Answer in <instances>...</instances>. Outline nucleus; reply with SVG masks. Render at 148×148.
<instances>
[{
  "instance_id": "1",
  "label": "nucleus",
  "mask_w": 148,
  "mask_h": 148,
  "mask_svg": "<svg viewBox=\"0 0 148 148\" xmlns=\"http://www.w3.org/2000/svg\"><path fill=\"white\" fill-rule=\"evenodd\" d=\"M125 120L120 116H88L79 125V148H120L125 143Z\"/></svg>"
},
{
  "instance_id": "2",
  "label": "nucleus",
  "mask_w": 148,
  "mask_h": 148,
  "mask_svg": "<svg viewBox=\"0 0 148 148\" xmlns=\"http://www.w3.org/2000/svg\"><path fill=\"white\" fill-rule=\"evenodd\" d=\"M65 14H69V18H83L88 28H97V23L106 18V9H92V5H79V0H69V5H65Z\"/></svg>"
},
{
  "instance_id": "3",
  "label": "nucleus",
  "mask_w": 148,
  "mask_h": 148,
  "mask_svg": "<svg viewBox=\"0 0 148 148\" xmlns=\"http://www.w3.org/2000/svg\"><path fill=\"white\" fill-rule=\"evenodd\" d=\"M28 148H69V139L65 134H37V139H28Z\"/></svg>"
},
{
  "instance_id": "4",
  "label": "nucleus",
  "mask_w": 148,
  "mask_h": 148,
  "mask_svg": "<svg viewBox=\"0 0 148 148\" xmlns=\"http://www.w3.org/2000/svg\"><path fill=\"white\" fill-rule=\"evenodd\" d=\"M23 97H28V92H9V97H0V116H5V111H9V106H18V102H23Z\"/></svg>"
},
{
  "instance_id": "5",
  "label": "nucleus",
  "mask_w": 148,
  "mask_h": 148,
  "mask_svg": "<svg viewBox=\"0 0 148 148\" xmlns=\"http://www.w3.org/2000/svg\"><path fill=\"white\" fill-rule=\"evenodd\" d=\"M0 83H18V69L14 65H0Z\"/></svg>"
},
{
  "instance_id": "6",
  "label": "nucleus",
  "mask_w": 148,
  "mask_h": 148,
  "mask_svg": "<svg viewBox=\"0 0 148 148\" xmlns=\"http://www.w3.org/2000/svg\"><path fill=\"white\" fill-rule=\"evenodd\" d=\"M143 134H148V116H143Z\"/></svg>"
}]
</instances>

● **EXERCISE**: Edit the rows above so that every "Outline" becomes "Trace", and keep everything else the same.

● **FULL SOLUTION**:
Answer in <instances>...</instances>. Trace nucleus; reply with SVG masks. Render at 148×148.
<instances>
[{
  "instance_id": "1",
  "label": "nucleus",
  "mask_w": 148,
  "mask_h": 148,
  "mask_svg": "<svg viewBox=\"0 0 148 148\" xmlns=\"http://www.w3.org/2000/svg\"><path fill=\"white\" fill-rule=\"evenodd\" d=\"M125 120L120 116H88L79 125V148H120L125 143Z\"/></svg>"
},
{
  "instance_id": "2",
  "label": "nucleus",
  "mask_w": 148,
  "mask_h": 148,
  "mask_svg": "<svg viewBox=\"0 0 148 148\" xmlns=\"http://www.w3.org/2000/svg\"><path fill=\"white\" fill-rule=\"evenodd\" d=\"M65 14H69V18H83L88 28H97V23L106 18V9H92V5H79V0H69V5H65Z\"/></svg>"
},
{
  "instance_id": "3",
  "label": "nucleus",
  "mask_w": 148,
  "mask_h": 148,
  "mask_svg": "<svg viewBox=\"0 0 148 148\" xmlns=\"http://www.w3.org/2000/svg\"><path fill=\"white\" fill-rule=\"evenodd\" d=\"M28 148H69V139L65 134H37V139H28Z\"/></svg>"
},
{
  "instance_id": "4",
  "label": "nucleus",
  "mask_w": 148,
  "mask_h": 148,
  "mask_svg": "<svg viewBox=\"0 0 148 148\" xmlns=\"http://www.w3.org/2000/svg\"><path fill=\"white\" fill-rule=\"evenodd\" d=\"M23 97H28V92H9V97H0V116H5V111H9V106H18V102H23Z\"/></svg>"
},
{
  "instance_id": "5",
  "label": "nucleus",
  "mask_w": 148,
  "mask_h": 148,
  "mask_svg": "<svg viewBox=\"0 0 148 148\" xmlns=\"http://www.w3.org/2000/svg\"><path fill=\"white\" fill-rule=\"evenodd\" d=\"M0 83H18V69L14 65H0Z\"/></svg>"
},
{
  "instance_id": "6",
  "label": "nucleus",
  "mask_w": 148,
  "mask_h": 148,
  "mask_svg": "<svg viewBox=\"0 0 148 148\" xmlns=\"http://www.w3.org/2000/svg\"><path fill=\"white\" fill-rule=\"evenodd\" d=\"M143 134H148V116H143Z\"/></svg>"
}]
</instances>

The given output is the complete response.